The number of prisoner complaints soared to a record high last year, a report has revealed.
Most of the complaints came from Dumfries Prison
A total of 460 grievances were filed by inmates, the largest number in the 12-year history of the Scottish Prison Complaints Commission (SPCC).
The report showed there were 70 more complaints than in the previous year.
The biggest number of grievances came from Dumfries Prison. Officials said increased awareness of the complaints procedure had to led a rise.
At Dumfries Prison, five individuals logged most of the 172 complaints.
During the past year the 178-bed jail has seen a large increase in serious sexual offenders, who are segregated from the general prison population for their own safety.
Last year Dumfries came under fire from inspectors for "failing to move with the times" and operating old-fashioned equipment and procedures.
The prisoners' most common complaints this time involved the overall prison regime, as well as facilities such as exercise, education and prison transfers.

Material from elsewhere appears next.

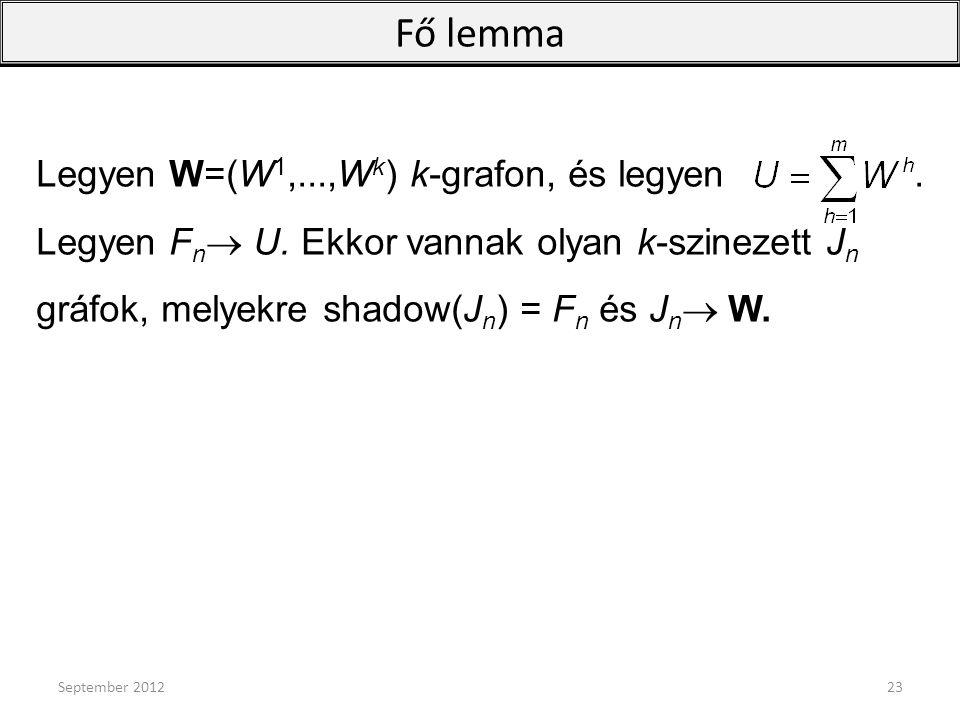 Legyen W=(W 1,...,W k ) k-grafon, és legyen. Legyen F n  U. Ekkor vannak olyan k-szinezett J n gráfok, melyekre shadow(J n ) = F n és J n  W. Fő lem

The next most complained-about prison was HMP Peterhead in Aberdeenshire, which also has a high sex offender population and witnessed 98 complaints.
Grievance levels at the country's 13 other establishments were much lower, with Polmont Young Offenders' Institution registering just one complaint.
A total of 363 of the 460 complaints lodged came under the SPCC's remit.
Most common issues related to orderly room proceedings - held when a prisoner is charged with a breach of the prison rules - as well as matters about staff, prison regimes and health and safety.
Other instances included one inmate whose clothing went missing during a prison transfer, another who did not want to share a cell and one who complained when he was accused of being "disrespectful to an officer".
Despite the record number of grievances, SPCC commissioner Vaughan Barrett said he was encouraged that 127 complaints had been successfully resolved this year, more than double the number dealt with the year before.
For the first time no formal recommendations needed to be filed to the Scottish Prison Service as a result of the complaints.
Some complaints were about prison regimes
Mr Barrett said: "The challenges faced by our staff in considering, investigating and responding timeously to such a high volume of complaints were significant.
"I am extremely pleased to report that we maintained our standard of completing our investigations and issuing final responses within six to eight weeks in 70% of cases.
"This is not only conducive to prison staff and prisoners' well-being but it is likely to have a positive influence on a prisoner's disposition when he is released and will hopefully contribute to a reduction in reoffending."
Mr Barrett urged MSPs to give the SPCC a formal remit under an Act of Parliament.
A spokesman for the Scottish Prison Service attributed the increase in complaints to an increase in awareness of complaints procedures.
He said the high number of complaints at Dumfries could be due to the fact that sex offenders were now housed there.
Commenting on the request for the commission to be established under an Act of Parliament, a spokesman for the Scottish Executive said: "The commissioner is aware that this matter is being looked at as part of a wider review of scrutiny bodies."